Segundo a pesquisa “Saúde & Trabalho”, realizada pelo Instituto FSB em março de 2023 sob encomenda do Sesi, apenas 16% dos entrevistados que utilizaram serviços públicos consideraram a qualidade ótima e boa, e 46% a consideram ruim e péssima.
Mesmo os serviços particulares apresentam desafios, como a fila por certos procedimentos e atendimentos, e os preços – cada vez mais altos. Para se ter uma ideia, um relatório da XP Investimentos, divulgado em abril de 2024 e baseado em dados da Agência Nacional de Saúde Suplementar (ANS), revela que os planos de saúde coletivos terão reajuste de dois dígitos ainda este ano. Entre dezembro de 2023 e fevereiro de 2024 o aumento médio já foi de 15%. De acordo com a pesquisa, os reajustes se mantêm neste patamar pelo terceiro ano seguido.
É neste contexto que entra a tecnologia. Os avanços da telemedicina, aplicativos, programas de inteligência artificial (IA) e até avatares médicos podem ajudar a democratizar o acesso da população aos cuidados de saúde, agilizando processos e tratamentos tanto na área pública quanto na privada.
Mas os benefícios não se limitam aos serviços em si: eles também podem ser peças-chaves para nortear a gestão pública em tomadas de decisões mais assertivas. Por meio de dados e informações, é possível agregar mais eficiência e garantir melhora da qualidade de vida das pessoas… e das cidades.
Saúde 4.0
O setor de saúde tem investido em pesquisa e desenvolvimento tecnológicos, culminando na chamada Saúde 4.0, modelo que busca criar e integrar ferramentas de tecnologias da informação (TI) ao campo da saúde. Ferramentas avançadas de análise de dados, como business analytics, big data, data lakes e Inteligência Artificial são alguns dos recursos, que também servem para fomentar tomadas de decisões, políticas públicas e um melhor entendimento das especificidades da população.

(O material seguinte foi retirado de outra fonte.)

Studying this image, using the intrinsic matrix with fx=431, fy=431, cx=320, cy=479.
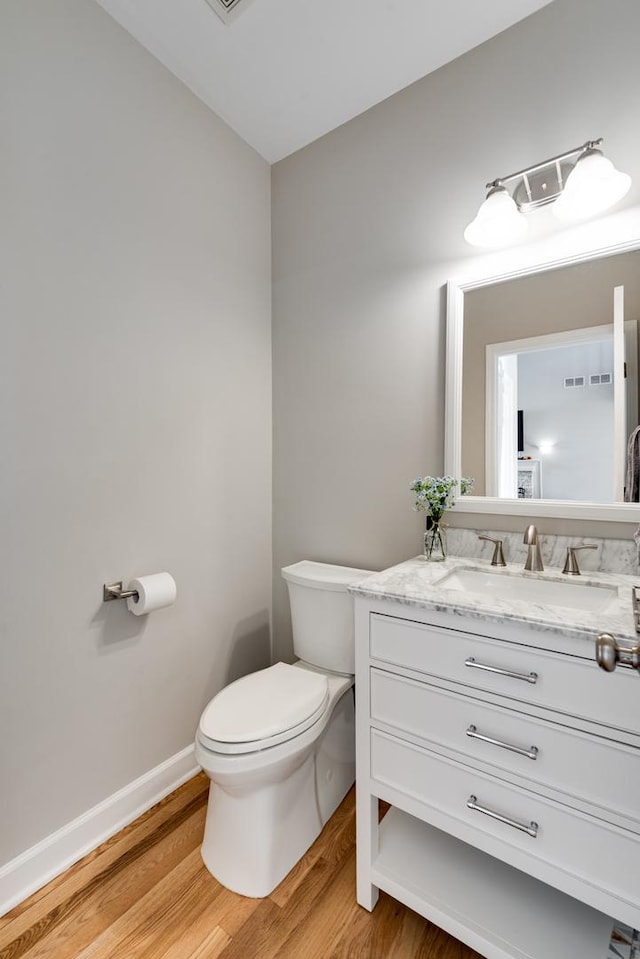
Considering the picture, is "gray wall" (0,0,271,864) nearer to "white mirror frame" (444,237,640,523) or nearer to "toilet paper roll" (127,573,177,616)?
"toilet paper roll" (127,573,177,616)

De acordo com a Organização Mundial da Saúde (OMS), esta quarta revolução industrial do setor tem três objetivos: contribuir para a elaboração de políticas públicas de saúde; facilitar a atuação dos profissionais da área para garantir melhor atendimento aos pacientes; e aprimorar as condições de saúde e bem-estar da população, respeitando a equidade e a acessibilidade. Tudo isso em linha com o direito à Saúde instituído internacionalmente em 1966 pela Organização das Nações Unidas (ONU) por meio do Pacto Internacional sobre Direitos Econômicos, Sociais e Culturais, onde estão consolidados os requisitos para o mais elevado nível de saúde física e mental.
Triagem ágil
É graças ao uso da tecnologia que saltos exponenciais são possíveis, como o que a cidade catarinense de Pomerode deu em relação ao número de atendimentos pela rede pública de saúde municipal: 138% em apenas um mês (março de 2024 em relação ao mês anterior). Com 34 mil habitantes, o município participou de projeto-piloto do Assistente Virtual com Inteligência Artificial da empresa TopMed, que oferece soluções em telessaúde para instituições particulares e públicas, conectando pacientes e profissionais via atendimento remoto, eliminando a necessidade de deslocamentos para consultas médicas simples.
Após o piloto em Pomerode, o serviço de IA será estendido para outros clientes. Ele é monitorado e supervisionado por médicos e permite que os usuários expressem os sintomas de forma simples, usando as próprias palavras, sem necessidade de termos médicos ou específicos, o que torna o processo de atendimento mais inclusivo e confortável para os pacientes.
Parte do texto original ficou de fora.